On Friday, the Catholic Archdiocese of Vancouver published the results of a months-long internal investigation into historical cases of sexual abuse by its clergy dating back to the 1950s.

The report named nine clergymen who had criminal convictions or lawsuits settled against them.

"I see our report really as a first step and a step forward," Mary Margaret MacKinnon, a Vancouver lawyer who chaired the committee that reviewed the case files, told The Current's interim host Laura Lynch.

It is the first Catholic entity in Canada to make information about convicted priests public. Five days earlier, CBC's The Fifth Estate reported that the Catholic Archdiocese of Vancouver was aware of 36 historical cases of abuse by its clergy, 26 involving children.

MacKinnon said the committee decided to publish the names of only nine clergymen because there wasn't enough evidence to legally publish the others, according to Canadian law.

While in the United States many dioceses have published names of priests "credibly accused" of sexual abuse, "we don't have a First Amendment right that you find in the United States," she said. 

That, coupled with privacy laws in each province, prevented the committee from publishing the names of priests they deemed "probably guilty" of abuse or assault, she said.

Report 'falls short,' says abuse survivor

Leona Huggins, a survivor of clergy sexual abuse who also sat on the committee, told The Current that while she felt that the report was "groundbreaking," she also believed that "it falls short of the number [of names] that need to be out there." 

"I know that our privacy laws in Canada are very different than in other jurisdictions," she said, "but where does the moral and ethical responsibility come to name names when we're talking about the most vulnerable — our children?"

Leona Huggins describes how the sexual abuse by her parish priest in Westminster, B.C., began in the 1970s, when she was 14. 0:37

MacKinnon said one of the committee's 31 recommendations to the archdiocese was to appoint two independent investigators to review the files, speak to witnesses and gather more evidence around those cases, which might allow them to publish more information in future.

"There has to be a real investigation," she said.

In the meantime, MacKinnon said she was encouraged that the archdiocese had accepted most of the committee's recommendations, such as setting up a new victims' helpline, providing support for victims who want to go to police, and keeping all files related to sexual abuse in one centralized place.

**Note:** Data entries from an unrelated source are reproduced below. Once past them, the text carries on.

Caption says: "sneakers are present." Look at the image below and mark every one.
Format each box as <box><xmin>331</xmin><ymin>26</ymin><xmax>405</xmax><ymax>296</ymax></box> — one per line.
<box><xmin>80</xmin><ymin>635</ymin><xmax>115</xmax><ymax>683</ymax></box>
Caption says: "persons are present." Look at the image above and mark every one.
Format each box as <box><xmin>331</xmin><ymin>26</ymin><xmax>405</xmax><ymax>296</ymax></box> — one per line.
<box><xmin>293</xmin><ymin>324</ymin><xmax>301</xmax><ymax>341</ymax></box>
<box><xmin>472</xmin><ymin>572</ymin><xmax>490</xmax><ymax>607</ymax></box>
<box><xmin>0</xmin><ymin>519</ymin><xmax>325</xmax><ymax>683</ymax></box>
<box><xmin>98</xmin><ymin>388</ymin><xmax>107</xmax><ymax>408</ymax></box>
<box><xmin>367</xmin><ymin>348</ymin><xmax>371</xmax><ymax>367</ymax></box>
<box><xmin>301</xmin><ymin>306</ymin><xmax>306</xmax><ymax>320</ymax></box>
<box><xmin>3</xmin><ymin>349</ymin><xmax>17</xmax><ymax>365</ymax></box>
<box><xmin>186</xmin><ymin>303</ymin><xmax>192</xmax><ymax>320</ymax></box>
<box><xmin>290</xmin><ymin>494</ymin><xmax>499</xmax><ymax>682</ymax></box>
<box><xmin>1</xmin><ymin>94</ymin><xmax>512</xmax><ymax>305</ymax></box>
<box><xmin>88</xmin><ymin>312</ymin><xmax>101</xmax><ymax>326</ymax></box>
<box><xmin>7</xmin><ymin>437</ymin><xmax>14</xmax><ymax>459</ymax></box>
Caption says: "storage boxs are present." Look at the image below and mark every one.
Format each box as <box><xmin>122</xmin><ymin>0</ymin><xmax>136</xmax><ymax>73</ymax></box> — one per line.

"Almost categorically, these [recommendations] were accepted by the church, which is fantastic, and a first in Canada," she said.

She said that other dioceses can learn from the Vancouver committee's recommendations that "laypeople and community organizers and victims should take part in a process which reforms the church."

"And I'm hopeful that that will be a process which is more oriented on victims and the marginalized people in our community," she said.